■ **Stated exercise**: Retype all of the entries word for word.
'''
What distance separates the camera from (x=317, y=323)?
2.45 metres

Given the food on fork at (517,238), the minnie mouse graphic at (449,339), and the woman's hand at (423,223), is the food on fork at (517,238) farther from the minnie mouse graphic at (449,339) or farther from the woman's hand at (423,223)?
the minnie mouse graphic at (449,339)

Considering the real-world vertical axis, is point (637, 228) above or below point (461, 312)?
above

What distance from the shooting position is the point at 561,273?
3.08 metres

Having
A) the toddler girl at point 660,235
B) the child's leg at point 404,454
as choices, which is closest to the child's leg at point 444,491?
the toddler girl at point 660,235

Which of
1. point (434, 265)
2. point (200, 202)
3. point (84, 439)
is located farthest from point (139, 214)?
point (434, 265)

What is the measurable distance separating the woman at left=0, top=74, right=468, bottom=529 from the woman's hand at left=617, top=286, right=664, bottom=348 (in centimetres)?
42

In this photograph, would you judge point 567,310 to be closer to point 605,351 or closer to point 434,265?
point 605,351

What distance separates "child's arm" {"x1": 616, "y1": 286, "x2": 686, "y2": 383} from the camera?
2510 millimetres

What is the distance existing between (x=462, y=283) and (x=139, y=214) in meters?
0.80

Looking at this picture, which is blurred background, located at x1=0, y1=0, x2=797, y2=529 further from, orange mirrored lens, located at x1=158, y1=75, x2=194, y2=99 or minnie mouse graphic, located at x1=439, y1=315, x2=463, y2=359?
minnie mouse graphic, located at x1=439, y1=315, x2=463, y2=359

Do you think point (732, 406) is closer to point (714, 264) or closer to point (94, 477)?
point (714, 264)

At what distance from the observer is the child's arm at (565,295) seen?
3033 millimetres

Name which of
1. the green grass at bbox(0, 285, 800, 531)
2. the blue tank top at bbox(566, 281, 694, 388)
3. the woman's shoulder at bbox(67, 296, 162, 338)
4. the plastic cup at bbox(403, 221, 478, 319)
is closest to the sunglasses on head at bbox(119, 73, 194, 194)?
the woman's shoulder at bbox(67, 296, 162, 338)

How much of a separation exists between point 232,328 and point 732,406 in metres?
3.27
'''
■ **Full solution**:
What distance separates the camera from (x=317, y=323)?
2.45 metres

Given the food on fork at (517,238), the minnie mouse graphic at (449,339), and the woman's hand at (423,223), is the food on fork at (517,238) farther from the minnie mouse graphic at (449,339) or farther from the woman's hand at (423,223)?
the minnie mouse graphic at (449,339)

Considering the real-world vertical axis, is point (637, 228) above or below point (461, 312)?
above

What distance from the shooting position is the point at 561,273?
3.08 metres

Having
A) the toddler girl at point 660,235
B) the child's leg at point 404,454
as choices, which is closest to the child's leg at point 444,491?
the toddler girl at point 660,235

Which of
1. point (434, 265)
2. point (200, 202)
3. point (84, 439)
is located farthest from point (139, 214)?
point (434, 265)

What is the measurable distance separating the woman at left=0, top=74, right=468, bottom=529 from the woman's hand at left=617, top=286, right=664, bottom=348 (in centimetres)?
42

In this photograph, would you judge point 567,310 to be closer to point 605,351 or closer to point 434,265?
point 605,351

What distance separates "child's arm" {"x1": 616, "y1": 286, "x2": 686, "y2": 383} from the camera?
2510 millimetres

What is the distance existing between (x=462, y=283) and (x=139, y=214) in meters?
0.80

Looking at this picture, which is blurred background, located at x1=0, y1=0, x2=797, y2=529 further from, orange mirrored lens, located at x1=158, y1=75, x2=194, y2=99 or minnie mouse graphic, located at x1=439, y1=315, x2=463, y2=359?
minnie mouse graphic, located at x1=439, y1=315, x2=463, y2=359

Do you think point (732, 406) is closer to point (714, 264) or closer to point (94, 477)?
point (714, 264)

At what distance from the observer is the child's arm at (565,295) seen?
3033 millimetres

Name which of
1. the green grass at bbox(0, 285, 800, 531)
2. the blue tank top at bbox(566, 281, 694, 388)
3. the woman's shoulder at bbox(67, 296, 162, 338)
4. the plastic cup at bbox(403, 221, 478, 319)
is closest to the sunglasses on head at bbox(119, 73, 194, 194)?
the woman's shoulder at bbox(67, 296, 162, 338)

How much of a separation exists between point 232,328 and point 732,406 in metres?
3.27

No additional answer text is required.